Plant-based materials are an important source of bioactive compounds (BC) with interesting industrial applications. Therefore, adequate experimental strategies for maximizing their recovery yield are required. Among all procedures for extracting BC (maceration, Soxhlet, hydro-distillation, pulsed-electric field, enzyme, microwave, high hydrostatic pressure, and supercritical fluids), the ultrasound-assisted extraction (UAE) highlighted as an advanced, cost-efficient, eco-friendly, and sustainable alternative for recovering BC (polyphenols, flavonoids, anthocyanins, and carotenoids) from plant sources with higher yields. However, the UAE efficiency is influenced by several factors, including operational variables and extraction process (frequency, amplitude, ultrasonic power, pulse cycle, type of solvent, extraction time, solvent-to-solid ratio, pH, particle size, and temperature) that exert an impact on the molecular structures of targeted molecules, leading to variations in their biological properties.
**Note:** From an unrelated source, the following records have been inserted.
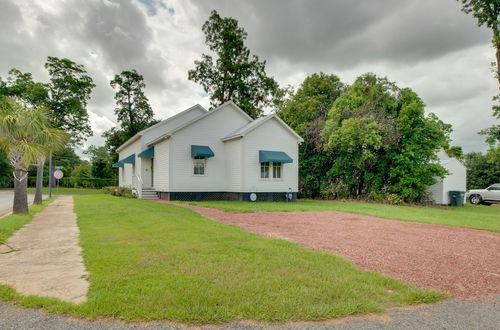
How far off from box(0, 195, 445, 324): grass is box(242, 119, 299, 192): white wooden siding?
40.2ft

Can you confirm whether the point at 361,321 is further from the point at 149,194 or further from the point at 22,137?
the point at 149,194

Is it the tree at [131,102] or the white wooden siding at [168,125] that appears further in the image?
the tree at [131,102]

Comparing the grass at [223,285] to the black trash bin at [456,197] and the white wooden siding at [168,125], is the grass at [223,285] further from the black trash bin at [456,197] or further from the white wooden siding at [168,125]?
the black trash bin at [456,197]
In this context, a diverse design of experiments (DOEs), including full or fractional factorial, Plackett–Burman, Box-Behnken, Central composite, Taguchi, Mixture, D-optimal, and Doehlert have been investigated alone and in combination to optimize the UAE of BC from plant-based materials, using the response surface methodology and mathematical models in a simple or multi-factorial/multi-response approach. The present review summarizes the advantages and limitations of the most common DOEs investigated to optimize the UAE of bioactive compounds from plant-based materials.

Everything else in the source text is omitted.